Supplied records —
[Start of section]

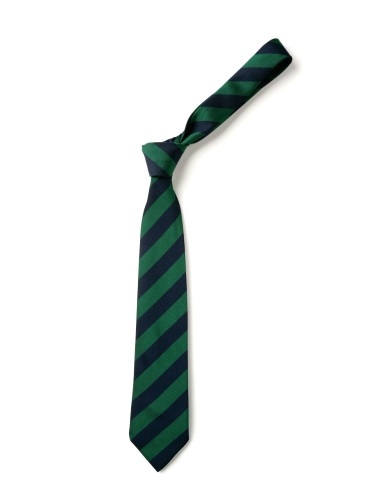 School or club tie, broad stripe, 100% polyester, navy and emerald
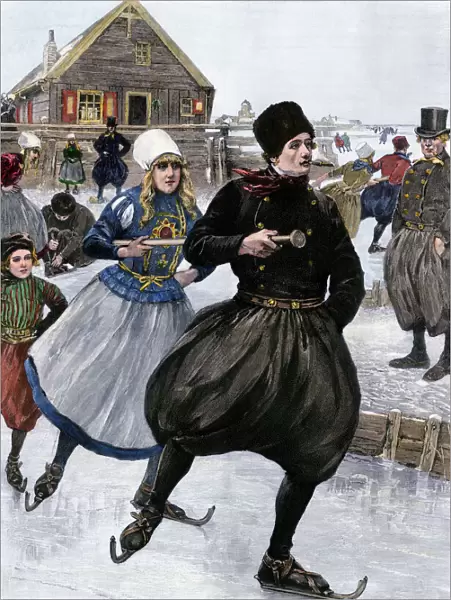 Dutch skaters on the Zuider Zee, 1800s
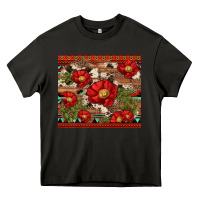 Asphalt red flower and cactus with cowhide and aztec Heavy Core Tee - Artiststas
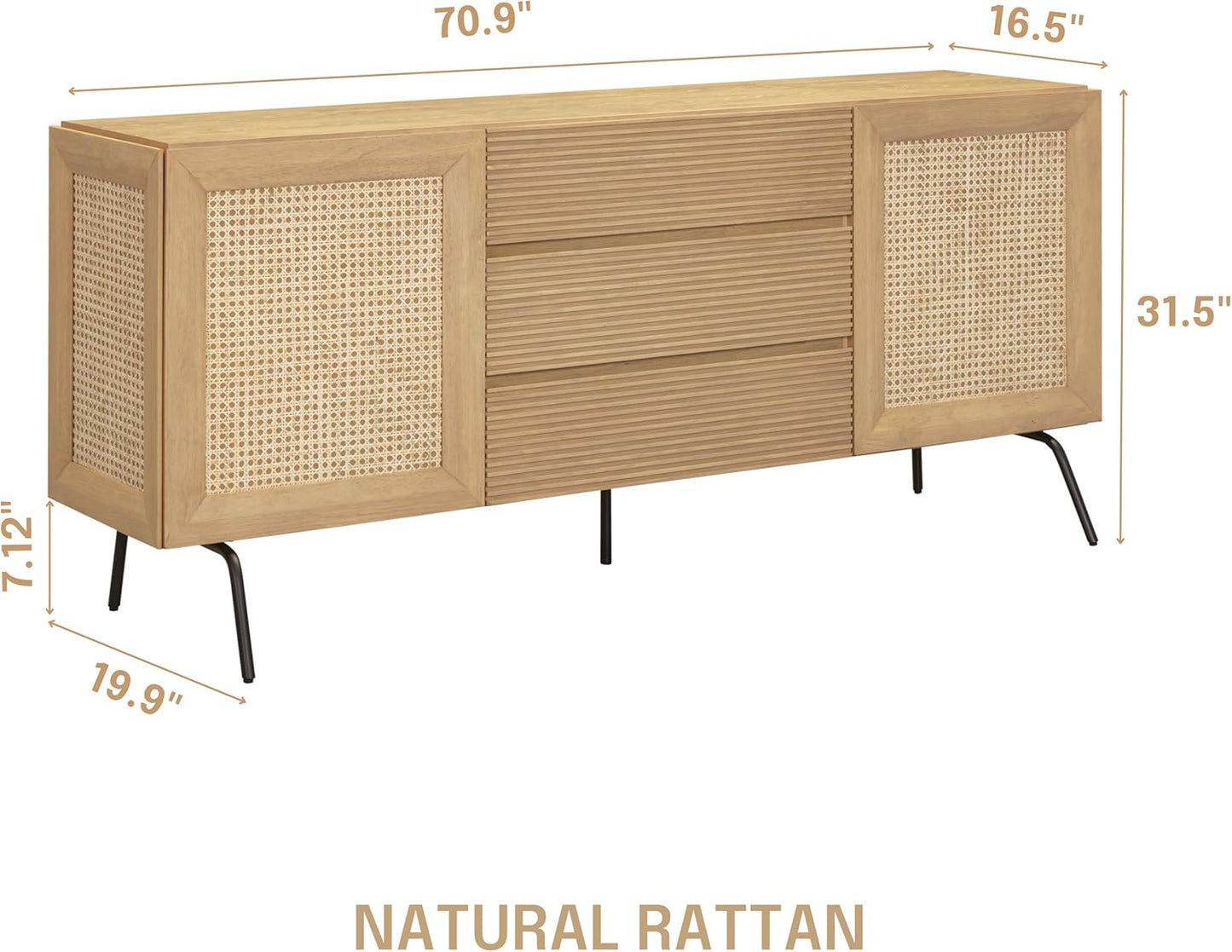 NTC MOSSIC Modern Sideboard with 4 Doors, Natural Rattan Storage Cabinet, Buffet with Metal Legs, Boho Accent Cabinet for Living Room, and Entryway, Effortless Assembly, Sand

[End of section]
[Start of section]

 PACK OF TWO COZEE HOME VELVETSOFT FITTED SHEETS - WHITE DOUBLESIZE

[End of section]

Problem details —
Copy the lines above exactly, starting with the line that contains "School or club" and ending with the line that contains "NTC MOSSIC Modern", and leave out any pictures.

Task solution —
 School or club tie, broad stripe, 100% polyester, navy and emerald
 Dutch skaters on the Zuider Zee, 1800s
 Asphalt red flower and cactus with cowhide and aztec Heavy Core Tee - Artiststas
 NTC MOSSIC Modern Sideboard with 4 Doors, Natural Rattan Storage Cabinet, Buffet with Metal Legs, Boho Accent Cabinet for Living Room, and Entryway, Effortless Assembly, Sand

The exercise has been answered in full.